Casey Hampton could dominate. If there isn’t a prop bet for what weight Hampton will show up to training camp at, there should be. It has always amazed me how Hampton can gain so much weight in the short time between the end of the season and training camp.
I know that competitive eaters do more than just stuff their face; rather, they have a strategy for fitting so much food into their stomachs. If there is one thing I could see Hampton committing to though, it’s this.
Vernon Davis: Curling
Yes, curling—the winter Olympic sport that looks like shuffleboard on ice. Davis was the honorary captain of the United States curling team at the last Winter Olympics. It’s random, but true nonetheless.

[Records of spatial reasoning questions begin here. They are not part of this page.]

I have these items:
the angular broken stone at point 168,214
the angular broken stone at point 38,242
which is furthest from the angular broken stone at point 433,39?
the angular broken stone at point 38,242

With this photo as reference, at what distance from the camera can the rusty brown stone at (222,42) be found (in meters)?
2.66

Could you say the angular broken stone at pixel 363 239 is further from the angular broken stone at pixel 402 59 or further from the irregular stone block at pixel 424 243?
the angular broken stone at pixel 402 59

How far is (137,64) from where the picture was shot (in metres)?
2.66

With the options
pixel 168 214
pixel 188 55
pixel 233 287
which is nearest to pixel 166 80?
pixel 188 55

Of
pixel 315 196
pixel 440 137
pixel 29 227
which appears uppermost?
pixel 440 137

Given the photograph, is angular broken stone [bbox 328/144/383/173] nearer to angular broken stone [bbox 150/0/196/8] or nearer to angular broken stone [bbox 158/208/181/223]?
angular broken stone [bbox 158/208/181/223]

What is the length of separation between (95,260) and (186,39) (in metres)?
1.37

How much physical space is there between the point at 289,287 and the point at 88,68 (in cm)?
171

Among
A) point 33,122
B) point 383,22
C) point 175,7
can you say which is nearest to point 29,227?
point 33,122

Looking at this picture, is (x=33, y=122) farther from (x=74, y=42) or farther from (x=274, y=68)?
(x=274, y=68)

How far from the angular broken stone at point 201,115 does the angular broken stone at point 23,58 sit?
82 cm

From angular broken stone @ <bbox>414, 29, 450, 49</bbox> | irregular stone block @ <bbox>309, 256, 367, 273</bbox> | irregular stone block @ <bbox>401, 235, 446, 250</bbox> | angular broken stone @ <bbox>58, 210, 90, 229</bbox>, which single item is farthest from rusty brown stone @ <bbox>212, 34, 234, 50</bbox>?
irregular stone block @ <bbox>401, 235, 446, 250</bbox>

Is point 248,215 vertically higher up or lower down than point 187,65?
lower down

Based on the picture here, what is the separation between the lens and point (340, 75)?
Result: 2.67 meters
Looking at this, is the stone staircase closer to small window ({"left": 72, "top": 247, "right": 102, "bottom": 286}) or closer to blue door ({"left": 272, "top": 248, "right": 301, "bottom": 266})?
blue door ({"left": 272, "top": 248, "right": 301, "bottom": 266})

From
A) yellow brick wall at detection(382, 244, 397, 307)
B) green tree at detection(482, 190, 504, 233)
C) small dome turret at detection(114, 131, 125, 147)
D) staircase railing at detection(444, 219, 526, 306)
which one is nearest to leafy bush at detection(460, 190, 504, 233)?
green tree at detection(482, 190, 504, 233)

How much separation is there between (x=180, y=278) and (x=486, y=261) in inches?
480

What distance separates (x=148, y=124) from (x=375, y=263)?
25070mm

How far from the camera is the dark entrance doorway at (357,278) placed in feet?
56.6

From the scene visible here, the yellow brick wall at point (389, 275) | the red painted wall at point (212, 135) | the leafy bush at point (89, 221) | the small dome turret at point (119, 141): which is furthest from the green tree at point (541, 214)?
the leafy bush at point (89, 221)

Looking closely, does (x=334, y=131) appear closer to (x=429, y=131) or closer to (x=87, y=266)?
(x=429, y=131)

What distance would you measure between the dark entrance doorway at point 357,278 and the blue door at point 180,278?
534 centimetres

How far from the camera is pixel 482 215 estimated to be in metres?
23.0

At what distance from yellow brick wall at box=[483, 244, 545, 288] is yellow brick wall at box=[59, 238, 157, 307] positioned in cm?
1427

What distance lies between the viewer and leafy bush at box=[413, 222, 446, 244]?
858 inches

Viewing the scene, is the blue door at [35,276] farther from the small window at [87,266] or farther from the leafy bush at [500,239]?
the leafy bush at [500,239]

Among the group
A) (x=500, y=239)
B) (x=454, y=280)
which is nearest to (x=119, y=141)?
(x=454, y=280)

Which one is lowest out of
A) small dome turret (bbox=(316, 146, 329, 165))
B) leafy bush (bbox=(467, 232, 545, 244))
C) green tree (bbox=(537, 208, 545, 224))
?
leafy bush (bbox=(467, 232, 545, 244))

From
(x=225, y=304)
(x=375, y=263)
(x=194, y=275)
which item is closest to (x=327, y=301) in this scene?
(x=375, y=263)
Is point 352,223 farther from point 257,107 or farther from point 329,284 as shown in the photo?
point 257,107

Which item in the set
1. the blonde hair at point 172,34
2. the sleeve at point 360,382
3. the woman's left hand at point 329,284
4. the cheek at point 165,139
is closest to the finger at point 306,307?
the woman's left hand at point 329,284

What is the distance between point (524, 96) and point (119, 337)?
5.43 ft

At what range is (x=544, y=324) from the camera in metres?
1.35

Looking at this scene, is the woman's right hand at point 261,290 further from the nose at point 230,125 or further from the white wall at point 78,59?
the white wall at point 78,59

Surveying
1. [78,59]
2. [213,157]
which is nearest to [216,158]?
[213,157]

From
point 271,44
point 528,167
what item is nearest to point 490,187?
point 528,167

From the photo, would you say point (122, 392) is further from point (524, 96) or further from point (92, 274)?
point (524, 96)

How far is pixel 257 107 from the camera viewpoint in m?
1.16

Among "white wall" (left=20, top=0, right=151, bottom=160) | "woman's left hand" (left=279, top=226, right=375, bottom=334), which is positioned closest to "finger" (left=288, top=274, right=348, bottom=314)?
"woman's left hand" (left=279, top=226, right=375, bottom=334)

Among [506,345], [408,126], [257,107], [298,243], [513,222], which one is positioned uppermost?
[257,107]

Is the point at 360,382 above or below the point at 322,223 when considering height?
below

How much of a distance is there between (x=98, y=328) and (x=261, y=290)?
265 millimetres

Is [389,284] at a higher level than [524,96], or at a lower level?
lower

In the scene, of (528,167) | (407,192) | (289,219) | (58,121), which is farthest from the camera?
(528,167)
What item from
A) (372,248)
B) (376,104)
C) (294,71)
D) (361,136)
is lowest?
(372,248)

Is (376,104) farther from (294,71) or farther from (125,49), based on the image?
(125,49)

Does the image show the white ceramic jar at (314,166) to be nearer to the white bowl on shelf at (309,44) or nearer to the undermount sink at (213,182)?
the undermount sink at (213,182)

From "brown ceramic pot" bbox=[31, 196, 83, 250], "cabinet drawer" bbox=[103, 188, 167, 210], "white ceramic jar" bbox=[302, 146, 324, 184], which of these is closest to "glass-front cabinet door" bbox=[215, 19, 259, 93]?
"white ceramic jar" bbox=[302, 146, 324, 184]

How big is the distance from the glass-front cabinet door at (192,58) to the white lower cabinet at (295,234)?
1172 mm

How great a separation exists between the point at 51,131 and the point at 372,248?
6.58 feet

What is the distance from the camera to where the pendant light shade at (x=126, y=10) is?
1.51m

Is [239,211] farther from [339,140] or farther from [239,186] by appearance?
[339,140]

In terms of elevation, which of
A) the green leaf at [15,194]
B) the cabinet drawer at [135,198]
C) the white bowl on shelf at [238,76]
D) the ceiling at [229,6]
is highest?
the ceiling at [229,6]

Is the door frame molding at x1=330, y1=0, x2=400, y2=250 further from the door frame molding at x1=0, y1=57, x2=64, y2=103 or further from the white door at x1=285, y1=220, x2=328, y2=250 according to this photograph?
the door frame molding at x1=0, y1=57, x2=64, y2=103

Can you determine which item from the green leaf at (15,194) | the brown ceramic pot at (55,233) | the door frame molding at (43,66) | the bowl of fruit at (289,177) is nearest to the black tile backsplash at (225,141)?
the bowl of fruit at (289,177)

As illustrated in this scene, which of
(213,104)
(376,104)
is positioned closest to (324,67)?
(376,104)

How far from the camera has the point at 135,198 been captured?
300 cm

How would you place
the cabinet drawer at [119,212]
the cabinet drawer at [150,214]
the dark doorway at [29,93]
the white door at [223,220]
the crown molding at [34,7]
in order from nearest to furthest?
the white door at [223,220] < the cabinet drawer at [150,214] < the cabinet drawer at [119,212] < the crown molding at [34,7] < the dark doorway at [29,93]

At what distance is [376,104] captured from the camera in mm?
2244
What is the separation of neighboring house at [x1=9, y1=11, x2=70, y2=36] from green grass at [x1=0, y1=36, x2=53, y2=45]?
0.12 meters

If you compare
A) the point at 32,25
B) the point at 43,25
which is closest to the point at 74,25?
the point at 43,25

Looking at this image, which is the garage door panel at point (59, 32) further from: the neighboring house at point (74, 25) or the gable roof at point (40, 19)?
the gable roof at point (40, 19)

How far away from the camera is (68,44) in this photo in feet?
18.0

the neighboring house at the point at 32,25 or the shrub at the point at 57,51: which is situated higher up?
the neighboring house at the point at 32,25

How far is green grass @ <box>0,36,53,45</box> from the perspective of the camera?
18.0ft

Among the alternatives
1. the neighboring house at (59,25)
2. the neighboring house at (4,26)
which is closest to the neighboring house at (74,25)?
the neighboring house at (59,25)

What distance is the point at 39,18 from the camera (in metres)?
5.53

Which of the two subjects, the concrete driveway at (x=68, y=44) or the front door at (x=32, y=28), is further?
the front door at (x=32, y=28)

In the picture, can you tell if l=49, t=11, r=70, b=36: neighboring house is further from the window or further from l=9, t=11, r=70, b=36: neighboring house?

Davis apparently became enthralled with the obscure sport that involves sweeping ice with a broom on a challenge to see how difficult the sport was.
Considering Davis’ incredible measureables he showed at the Combine with a 4.38 40-yard dash and a 42” vertical jump despite weighing over 250 pounds, I’d say it would be safe to consider Davis the most athletic curler in the world should he take up the sport permanently.
Jason Babin: World Wrestling Entertainment
Wrestlers in the WWE are amazing athletes who spend a lot of time making sure they look the part with muscular physiques, but in the end they are entertainers who aren’t actually producing results. They often have flashy personas with slick, greasy hair and tribal tattoos that don’t really mean anything.
Babin had a Pro Bowl year in 2010, but it is by far the only season that could even be considered above average since coming into the league. It only took him four teams before he found defensive line coach Jim Washburn, who made countless D-linemen into superstars while in Tennessee who did not enjoy success elsewhere.
Babin thought he was vindicated as he rocked a bodybuilding pose in the victory formation in the Titans' second meeting last year against the Houston Texans, the team that drafted him in the first round yet was only rewarded with 13 sacks in three seasons for its investment.
Jim Washburn is gone from Tennessee, Jason, have fun showing off your muscles and being overrated. On the bright side, I’m sure the WWE would take you once everyone figures out that’s what you do best.